§ **WHAT THE EXERCISE ASKS**
Once the images are removed, set down everything else in the listing below exactly.

§ **SOURCE DATA**
☆ ☆ ☆
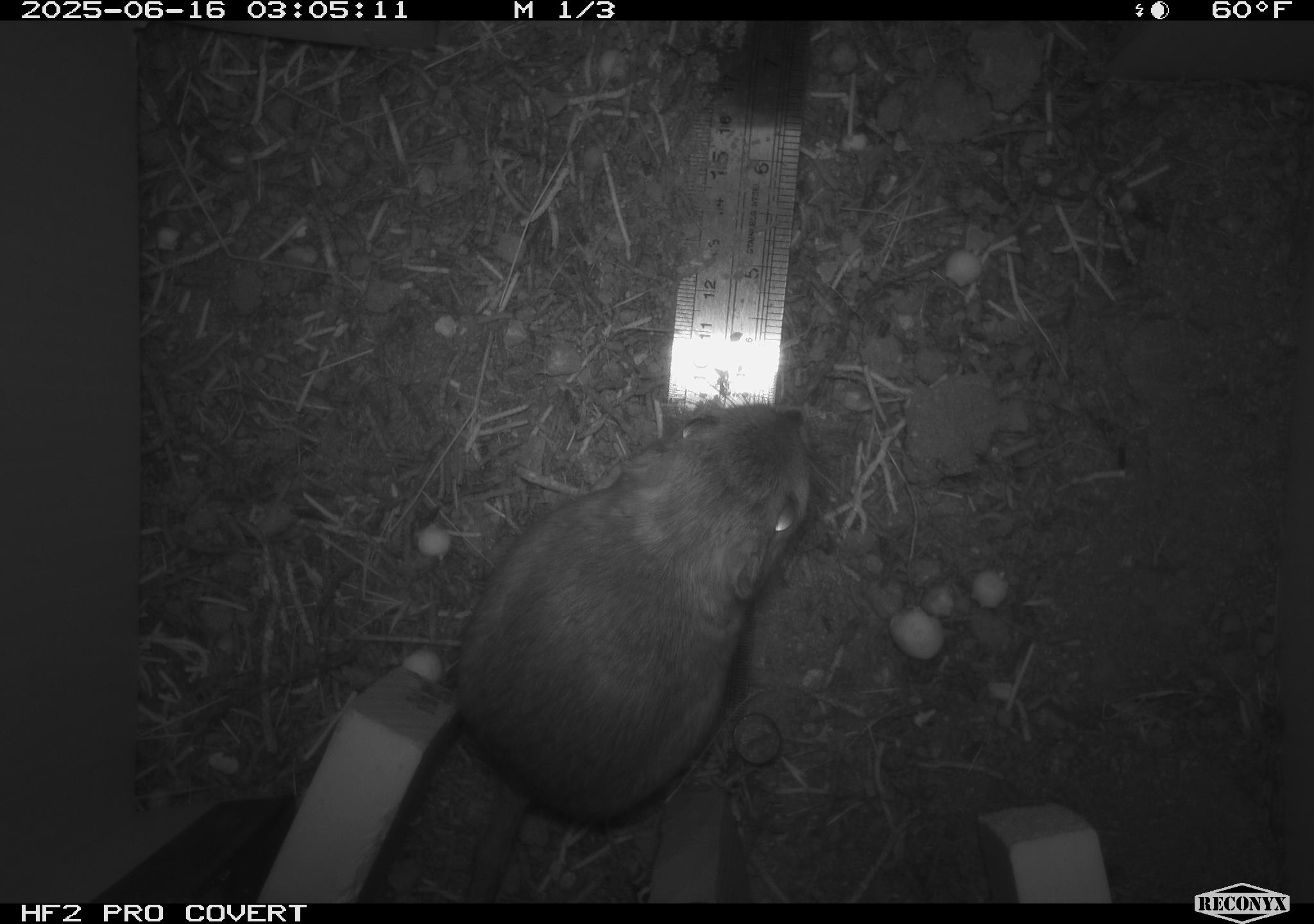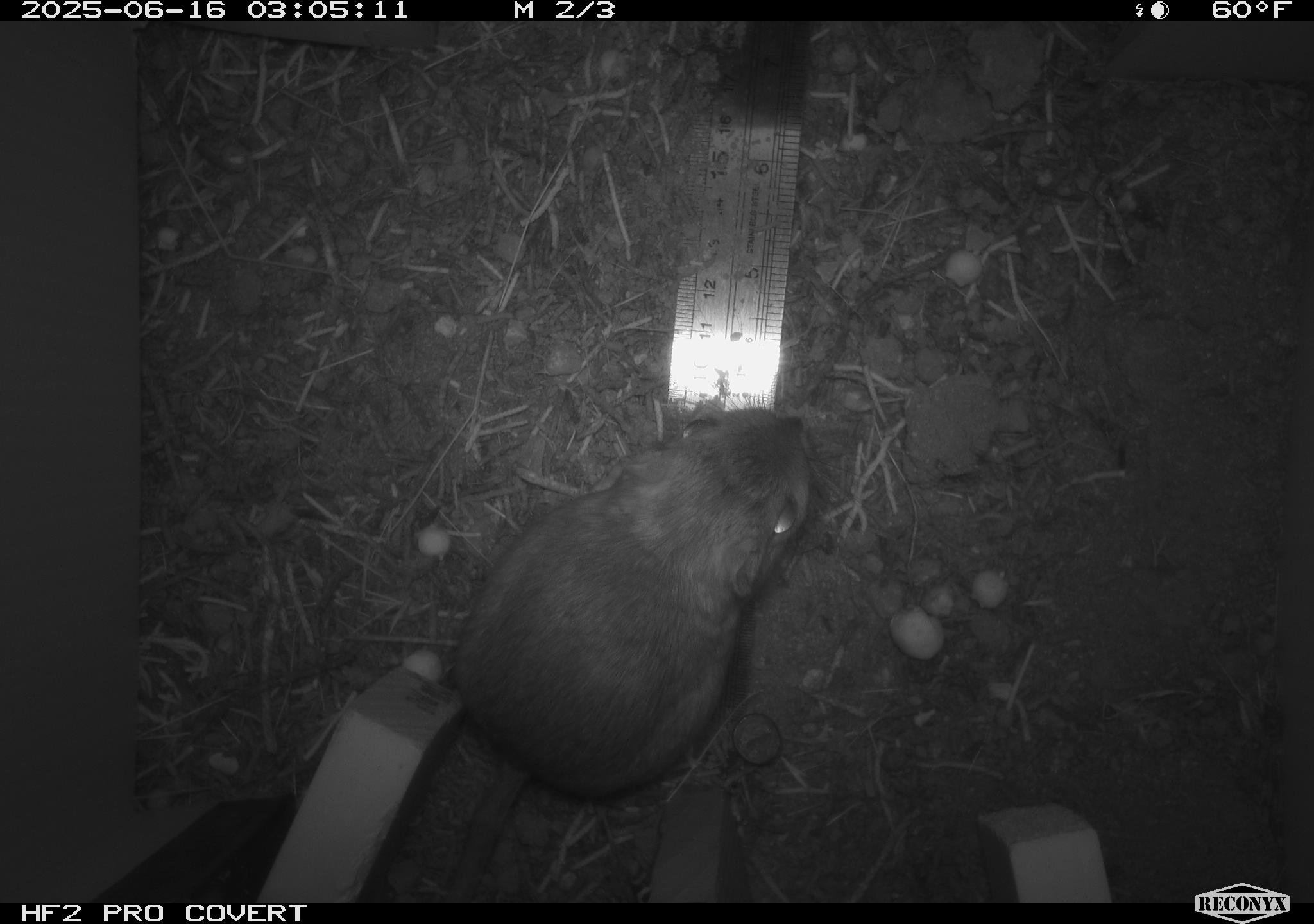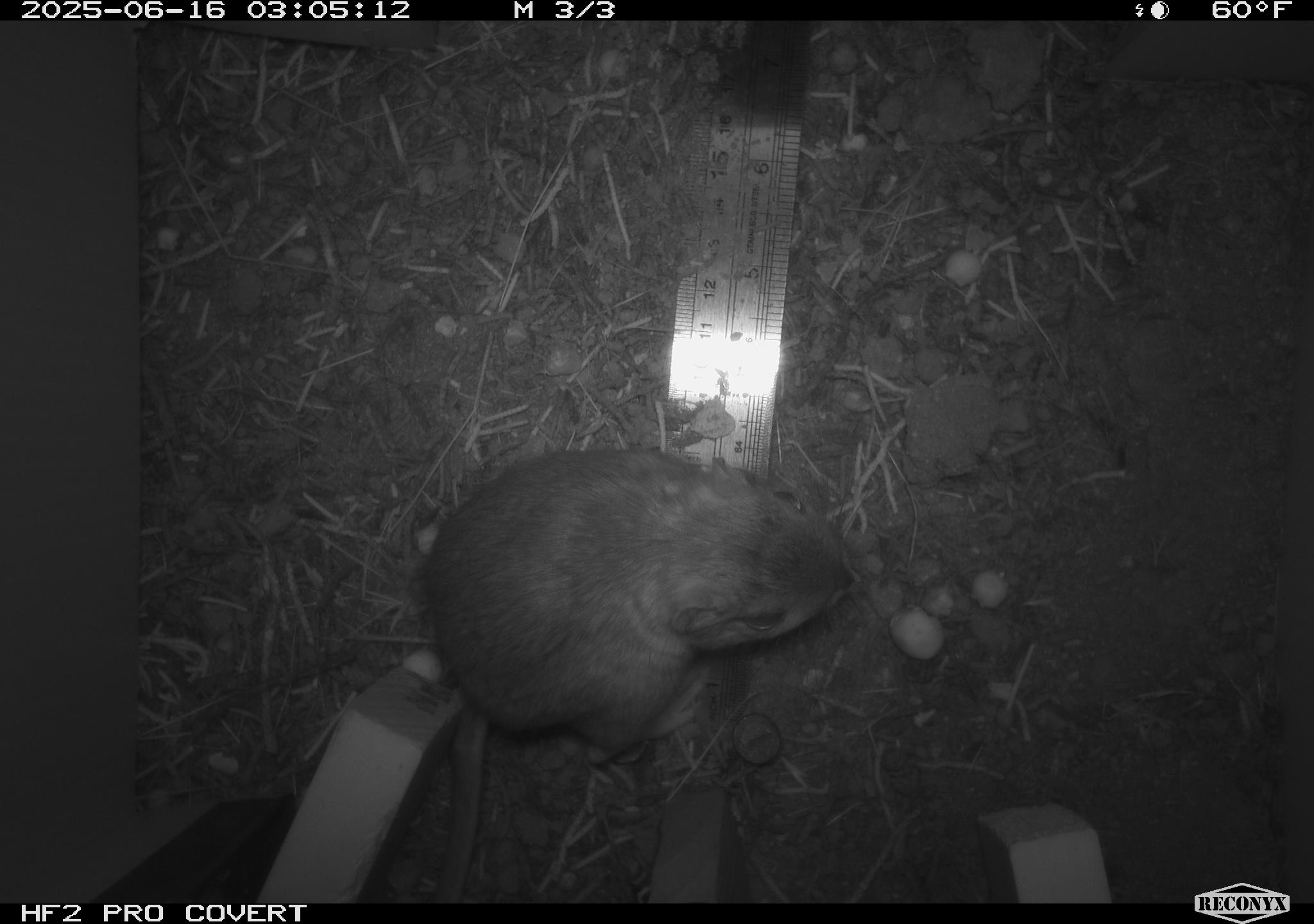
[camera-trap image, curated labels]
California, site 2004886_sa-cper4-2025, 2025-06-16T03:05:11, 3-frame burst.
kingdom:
☆ ☆ ☆
§ **ANSWER BELOW**
[camera-trap image, curated labels]
California, site 2004886_sa-cper4-2025, 2025-06-16T03:05:11, 3-frame burst.
kingdom:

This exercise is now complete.